**DO THIS**
Revise the records below so that every "wet pavement" becomes "damp sidewalk", with nothing else changed. Leave the pictures out of your answer.

**MATERIAL FOR THIS TASK**
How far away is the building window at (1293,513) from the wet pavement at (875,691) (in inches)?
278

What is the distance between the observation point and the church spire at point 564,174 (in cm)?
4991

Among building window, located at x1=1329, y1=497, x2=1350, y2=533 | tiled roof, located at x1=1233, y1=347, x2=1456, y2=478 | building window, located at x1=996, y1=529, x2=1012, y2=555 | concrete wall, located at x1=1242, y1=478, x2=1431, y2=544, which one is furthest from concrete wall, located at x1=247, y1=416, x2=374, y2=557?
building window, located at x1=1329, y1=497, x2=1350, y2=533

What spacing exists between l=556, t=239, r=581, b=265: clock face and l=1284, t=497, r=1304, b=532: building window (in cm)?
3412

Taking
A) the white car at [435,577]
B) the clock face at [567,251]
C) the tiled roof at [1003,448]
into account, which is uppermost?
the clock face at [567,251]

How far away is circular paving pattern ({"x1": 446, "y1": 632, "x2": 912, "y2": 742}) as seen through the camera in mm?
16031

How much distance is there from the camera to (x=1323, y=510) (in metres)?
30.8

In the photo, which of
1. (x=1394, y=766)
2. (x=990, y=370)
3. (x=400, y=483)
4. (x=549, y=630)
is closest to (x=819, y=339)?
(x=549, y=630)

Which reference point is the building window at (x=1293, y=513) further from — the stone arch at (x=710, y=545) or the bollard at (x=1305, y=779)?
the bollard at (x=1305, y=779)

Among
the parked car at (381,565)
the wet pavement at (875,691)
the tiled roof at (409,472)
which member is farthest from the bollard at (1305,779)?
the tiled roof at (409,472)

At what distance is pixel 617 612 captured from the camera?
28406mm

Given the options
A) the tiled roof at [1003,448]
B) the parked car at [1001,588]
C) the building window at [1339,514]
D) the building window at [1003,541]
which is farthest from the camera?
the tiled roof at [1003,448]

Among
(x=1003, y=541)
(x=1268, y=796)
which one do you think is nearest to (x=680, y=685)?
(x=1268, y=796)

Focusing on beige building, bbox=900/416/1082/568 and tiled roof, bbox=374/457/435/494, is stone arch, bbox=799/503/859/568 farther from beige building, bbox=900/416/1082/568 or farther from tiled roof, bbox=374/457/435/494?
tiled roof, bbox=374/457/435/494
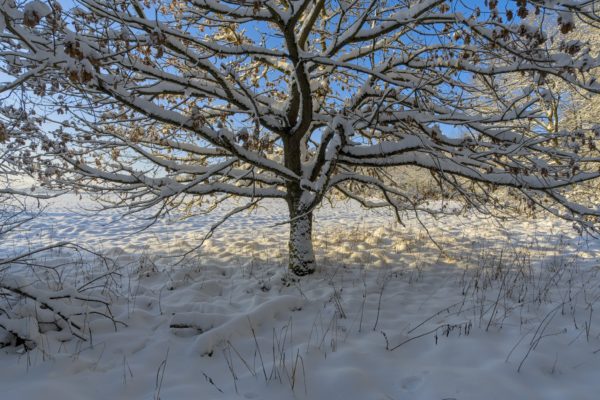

**THE ANSWER**
How far away is the building window at (1293,513) from the damp sidewalk at (875,691) (in inches)?
278

What is the distance between the observation point and the church spire at point 564,174 (in cm)?
4991

Among building window, located at x1=1329, y1=497, x2=1350, y2=533 | tiled roof, located at x1=1233, y1=347, x2=1456, y2=478 | building window, located at x1=996, y1=529, x2=1012, y2=555 | concrete wall, located at x1=1242, y1=478, x2=1431, y2=544, which one is furthest from concrete wall, located at x1=247, y1=416, x2=374, y2=557?
building window, located at x1=1329, y1=497, x2=1350, y2=533

What spacing exists between l=556, t=239, r=581, b=265: clock face and l=1284, t=497, r=1304, b=532: building window (in cm)?
3412

Taking
A) the white car at [435,577]
B) the clock face at [567,251]
C) the tiled roof at [1003,448]
into account, which is uppermost?
the clock face at [567,251]

How far away is circular paving pattern ({"x1": 446, "y1": 632, "x2": 912, "y2": 742}) as seen through the camera in mm?
16031

How much distance is there from the camera to (x=1323, y=510) (in metres)?
30.8

In the photo, which of
1. (x=1394, y=766)
2. (x=990, y=370)
3. (x=400, y=483)
4. (x=549, y=630)
is closest to (x=819, y=339)?
(x=549, y=630)

Which reference point is the building window at (x=1293, y=513) further from — the stone arch at (x=710, y=545) or the bollard at (x=1305, y=779)?
the bollard at (x=1305, y=779)

Among
the parked car at (381,565)
the damp sidewalk at (875,691)
the tiled roof at (409,472)
which member is farthest from the bollard at (1305,779)?
the tiled roof at (409,472)

At what distance is pixel 617 612 captured from the camera?
28406mm

Given the options
A) the tiled roof at [1003,448]
B) the parked car at [1001,588]
C) the building window at [1339,514]
D) the building window at [1003,541]
which is farthest from the camera?
the tiled roof at [1003,448]

Among
(x=1003, y=541)
(x=1268, y=796)
which one do you think is nearest to (x=680, y=685)?
(x=1268, y=796)

Focusing on beige building, bbox=900/416/1082/568 and tiled roof, bbox=374/457/435/494, is stone arch, bbox=799/503/859/568 farther from beige building, bbox=900/416/1082/568 or farther from tiled roof, bbox=374/457/435/494?
tiled roof, bbox=374/457/435/494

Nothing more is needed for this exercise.